##### Data section

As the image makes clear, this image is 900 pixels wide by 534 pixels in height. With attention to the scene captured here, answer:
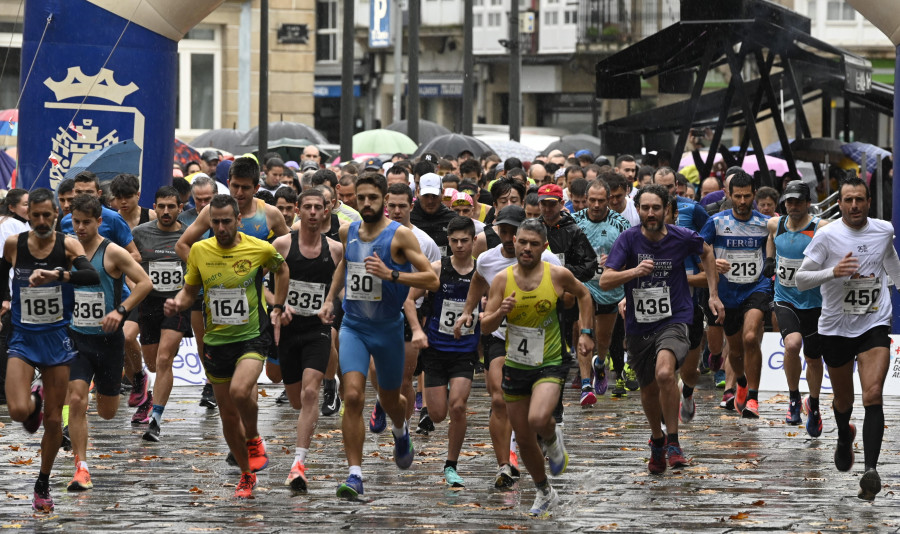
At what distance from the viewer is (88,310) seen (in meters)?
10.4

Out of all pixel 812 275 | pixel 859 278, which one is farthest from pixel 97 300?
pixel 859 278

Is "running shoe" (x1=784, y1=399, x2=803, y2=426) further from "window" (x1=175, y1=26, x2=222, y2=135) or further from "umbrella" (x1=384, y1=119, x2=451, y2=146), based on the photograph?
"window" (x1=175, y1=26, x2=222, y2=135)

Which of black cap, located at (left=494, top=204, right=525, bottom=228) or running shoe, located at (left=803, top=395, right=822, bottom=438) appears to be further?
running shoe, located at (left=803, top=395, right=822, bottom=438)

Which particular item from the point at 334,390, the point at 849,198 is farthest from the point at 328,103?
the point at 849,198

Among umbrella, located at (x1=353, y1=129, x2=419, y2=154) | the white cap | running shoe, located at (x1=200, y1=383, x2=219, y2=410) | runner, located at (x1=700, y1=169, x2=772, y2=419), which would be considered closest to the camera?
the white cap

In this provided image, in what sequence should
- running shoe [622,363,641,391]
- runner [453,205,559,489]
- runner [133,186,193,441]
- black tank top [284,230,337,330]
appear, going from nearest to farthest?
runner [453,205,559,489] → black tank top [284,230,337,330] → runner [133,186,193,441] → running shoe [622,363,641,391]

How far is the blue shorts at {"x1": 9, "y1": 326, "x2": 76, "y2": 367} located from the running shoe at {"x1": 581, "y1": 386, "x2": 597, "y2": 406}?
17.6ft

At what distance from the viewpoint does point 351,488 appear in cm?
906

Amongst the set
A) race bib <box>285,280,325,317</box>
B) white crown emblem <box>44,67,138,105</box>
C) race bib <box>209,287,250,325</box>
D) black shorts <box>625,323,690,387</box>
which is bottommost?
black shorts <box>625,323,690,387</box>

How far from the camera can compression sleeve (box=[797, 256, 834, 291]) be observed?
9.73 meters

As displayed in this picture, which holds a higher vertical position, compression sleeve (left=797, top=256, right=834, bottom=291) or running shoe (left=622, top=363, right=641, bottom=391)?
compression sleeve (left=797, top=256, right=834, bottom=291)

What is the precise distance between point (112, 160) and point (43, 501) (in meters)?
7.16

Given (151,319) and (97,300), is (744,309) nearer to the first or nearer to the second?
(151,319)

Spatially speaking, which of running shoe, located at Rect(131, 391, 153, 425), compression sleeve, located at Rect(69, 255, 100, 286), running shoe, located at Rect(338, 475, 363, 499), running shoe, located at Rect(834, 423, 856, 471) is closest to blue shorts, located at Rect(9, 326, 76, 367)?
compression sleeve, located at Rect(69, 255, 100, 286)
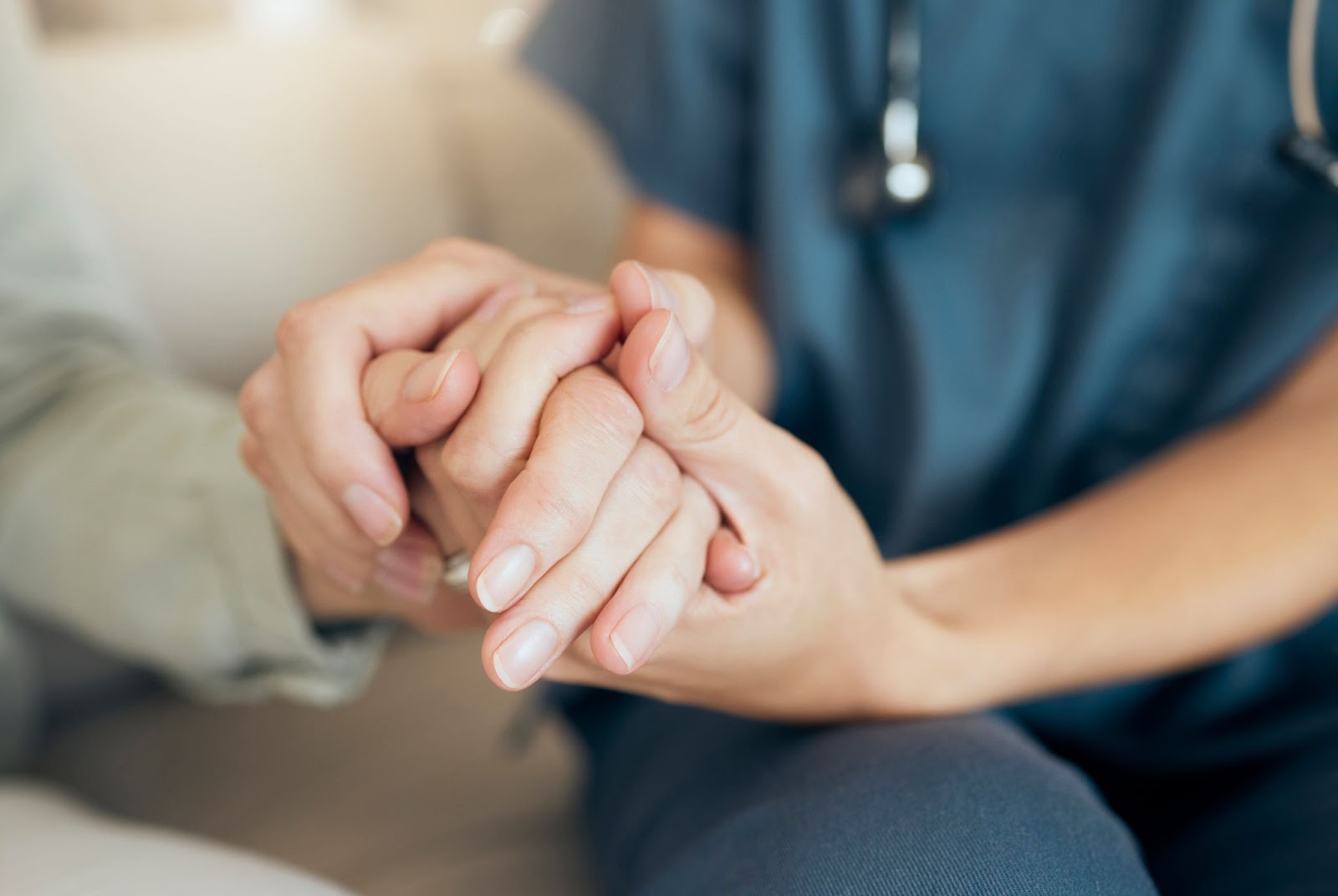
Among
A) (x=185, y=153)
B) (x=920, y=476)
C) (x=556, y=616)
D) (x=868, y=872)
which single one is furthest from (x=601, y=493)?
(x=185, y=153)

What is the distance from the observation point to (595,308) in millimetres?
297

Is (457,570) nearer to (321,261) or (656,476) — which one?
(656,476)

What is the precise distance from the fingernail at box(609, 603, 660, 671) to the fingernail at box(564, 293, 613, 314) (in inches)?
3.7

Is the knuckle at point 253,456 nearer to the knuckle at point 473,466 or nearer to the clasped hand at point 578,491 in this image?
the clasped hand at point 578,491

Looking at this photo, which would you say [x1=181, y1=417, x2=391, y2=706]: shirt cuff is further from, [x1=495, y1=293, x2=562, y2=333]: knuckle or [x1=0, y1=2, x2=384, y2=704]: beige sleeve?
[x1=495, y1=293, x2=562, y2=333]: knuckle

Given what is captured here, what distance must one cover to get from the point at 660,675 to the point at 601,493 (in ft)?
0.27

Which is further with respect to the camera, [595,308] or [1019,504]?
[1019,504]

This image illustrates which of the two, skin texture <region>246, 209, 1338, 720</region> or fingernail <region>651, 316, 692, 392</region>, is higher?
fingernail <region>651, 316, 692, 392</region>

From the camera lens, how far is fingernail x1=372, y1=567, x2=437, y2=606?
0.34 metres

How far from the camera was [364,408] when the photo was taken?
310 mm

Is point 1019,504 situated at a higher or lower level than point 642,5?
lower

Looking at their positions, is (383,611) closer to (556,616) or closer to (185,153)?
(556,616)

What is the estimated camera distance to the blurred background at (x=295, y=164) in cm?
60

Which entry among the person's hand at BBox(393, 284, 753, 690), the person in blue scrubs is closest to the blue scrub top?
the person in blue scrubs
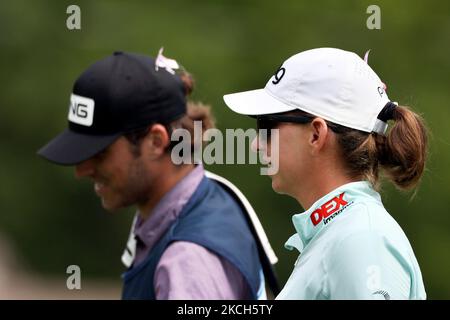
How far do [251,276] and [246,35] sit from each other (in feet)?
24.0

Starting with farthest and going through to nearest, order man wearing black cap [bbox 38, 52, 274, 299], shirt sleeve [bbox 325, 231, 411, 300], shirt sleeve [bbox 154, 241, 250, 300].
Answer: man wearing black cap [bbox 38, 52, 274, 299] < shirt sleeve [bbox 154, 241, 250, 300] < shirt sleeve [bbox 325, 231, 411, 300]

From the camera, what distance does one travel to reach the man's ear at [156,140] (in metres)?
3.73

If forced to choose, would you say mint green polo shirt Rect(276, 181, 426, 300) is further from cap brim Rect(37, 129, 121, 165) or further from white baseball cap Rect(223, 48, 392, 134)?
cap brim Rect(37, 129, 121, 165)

##########

Exercise aim: Copy the lines exactly, starting with the line that contains "What is the estimated" and going on through the last line of the items. Leave the pictures out of your copy.

Answer for the task:
What is the estimated camera distance to the blurred background at (x=295, y=164) in cm?
60

Which entry among the person's hand at BBox(393, 284, 753, 690), the person in blue scrubs is closest to the blue scrub top?
the person in blue scrubs
How far do [251,276] and [246,35] sit from each other (in feet)?
24.0

Starting with farthest and going through to nearest, order man wearing black cap [bbox 38, 52, 274, 299], shirt sleeve [bbox 325, 231, 411, 300], shirt sleeve [bbox 154, 241, 250, 300].
Answer: man wearing black cap [bbox 38, 52, 274, 299] < shirt sleeve [bbox 154, 241, 250, 300] < shirt sleeve [bbox 325, 231, 411, 300]

From the camera, what distance does one travel to reach the man's ear at [156,140] (in metres)?
3.73

If forced to choose, would you say mint green polo shirt Rect(276, 181, 426, 300) is further from cap brim Rect(37, 129, 121, 165) or further from white baseball cap Rect(223, 48, 392, 134)?
cap brim Rect(37, 129, 121, 165)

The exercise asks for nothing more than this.